Copy out the items below word for word, from their beginning up to and including the line that contains "damaged white minivan [17, 24, 1153, 781]", and leave the pictures out of your answer.

Data shown:
------------------------
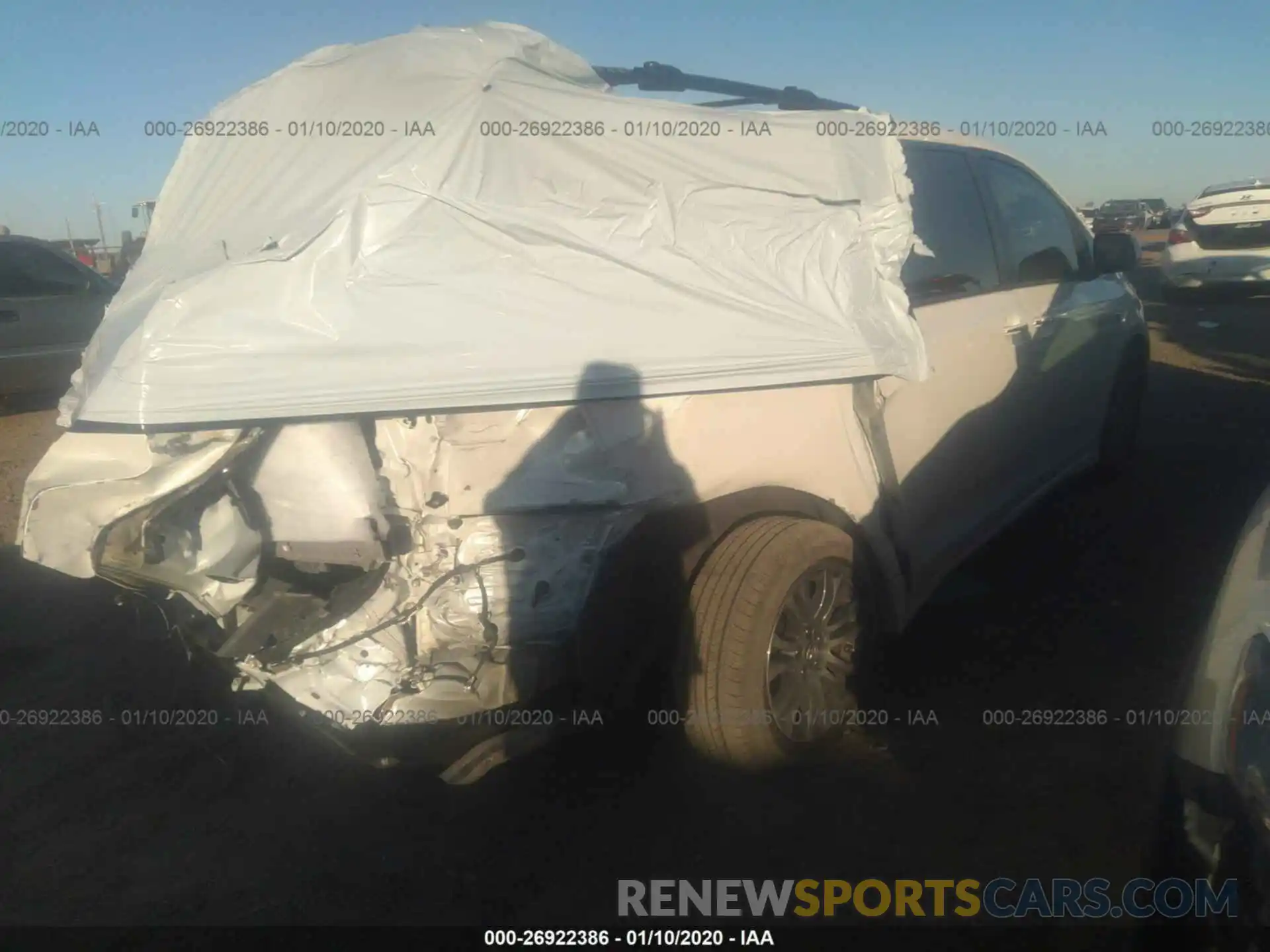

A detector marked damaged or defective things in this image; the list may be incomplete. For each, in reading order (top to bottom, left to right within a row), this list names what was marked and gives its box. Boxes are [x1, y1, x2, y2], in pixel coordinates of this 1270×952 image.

damaged white minivan [17, 24, 1153, 781]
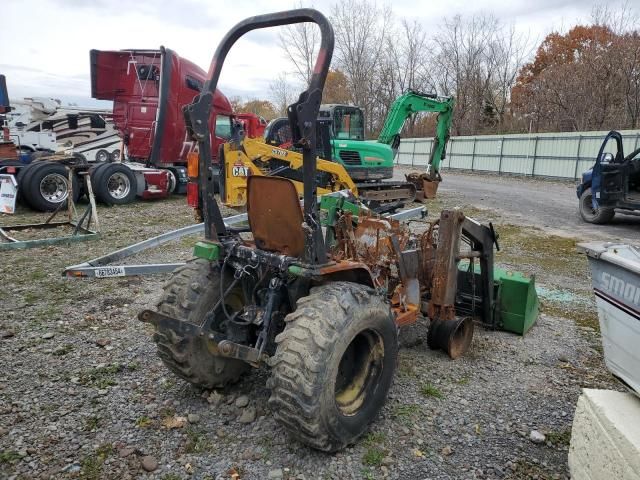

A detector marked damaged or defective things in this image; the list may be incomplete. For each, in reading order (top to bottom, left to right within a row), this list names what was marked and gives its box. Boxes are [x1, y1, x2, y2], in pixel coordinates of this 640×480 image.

rusty metal panel [246, 177, 304, 258]
damaged tractor [138, 6, 536, 450]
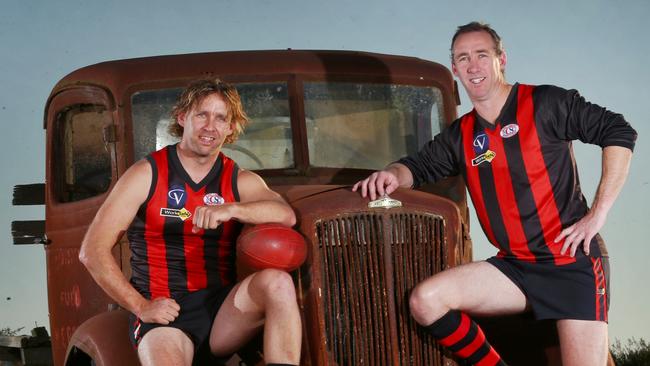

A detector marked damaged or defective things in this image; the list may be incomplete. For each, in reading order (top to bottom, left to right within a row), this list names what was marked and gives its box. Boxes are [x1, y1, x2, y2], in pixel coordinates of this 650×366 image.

rusty vintage truck [12, 49, 564, 366]
rusty truck grille [314, 213, 446, 364]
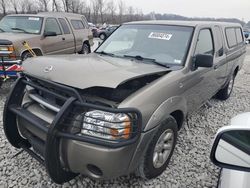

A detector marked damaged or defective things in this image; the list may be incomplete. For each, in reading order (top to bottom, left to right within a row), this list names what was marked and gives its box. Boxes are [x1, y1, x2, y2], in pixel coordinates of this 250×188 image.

damaged front bumper [2, 74, 143, 184]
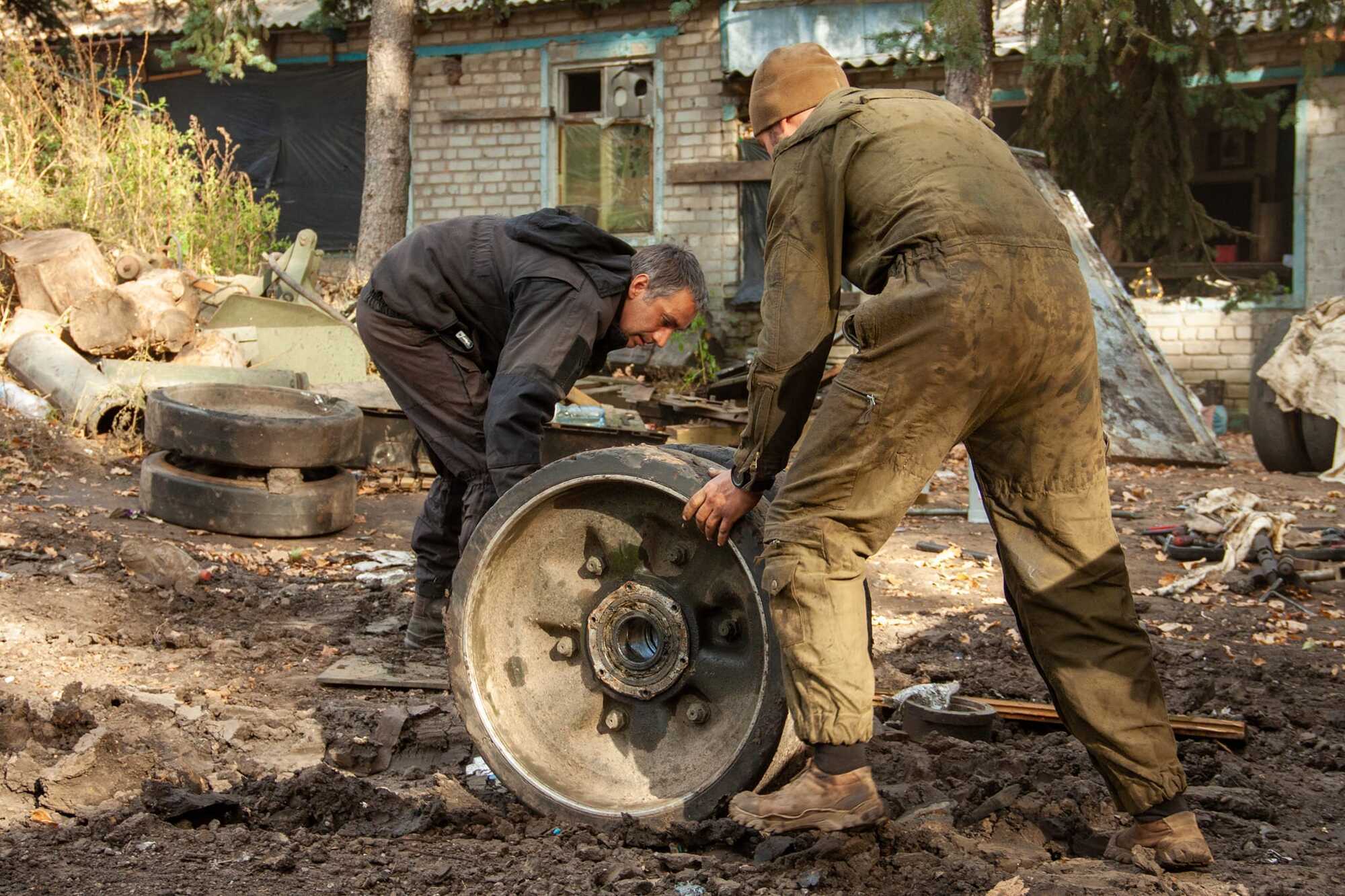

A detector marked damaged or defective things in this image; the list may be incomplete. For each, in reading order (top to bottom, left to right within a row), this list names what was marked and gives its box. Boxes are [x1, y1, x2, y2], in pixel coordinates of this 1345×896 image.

broken window [554, 64, 654, 231]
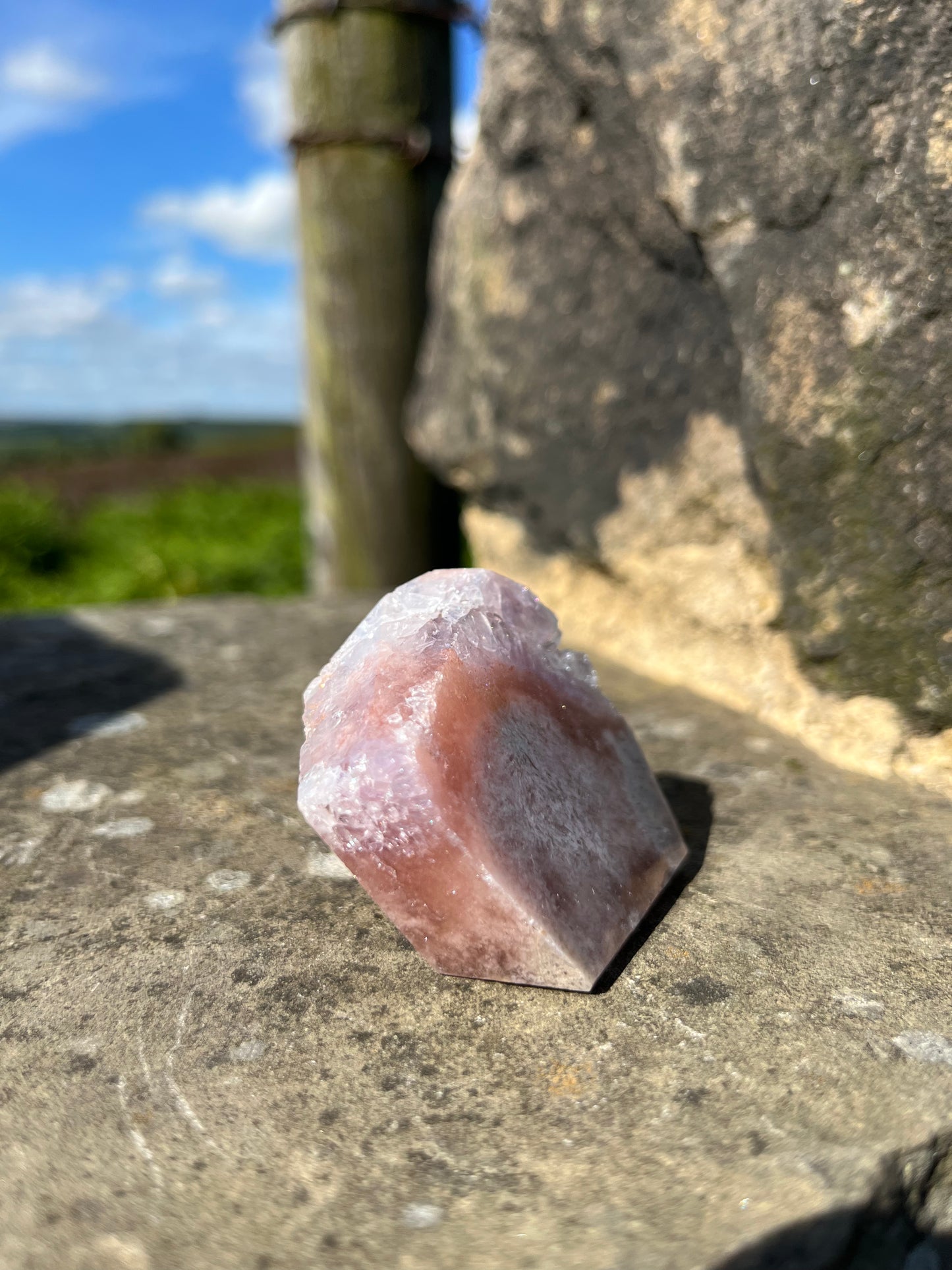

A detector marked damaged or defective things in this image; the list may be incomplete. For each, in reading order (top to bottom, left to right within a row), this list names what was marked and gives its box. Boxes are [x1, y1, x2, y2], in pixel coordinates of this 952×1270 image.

rusty wire loop [274, 0, 484, 37]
------------------------
Response:
A detector marked damaged or defective things in this image; the list may be incomplete. For each, in reading order (top to bottom, left to right within a row), this list names what was marked and gives its box. Boxes are [x1, y1, x2, y2], in pixel coordinates of this 1270×952 image.

damaged white minivan [17, 24, 1153, 781]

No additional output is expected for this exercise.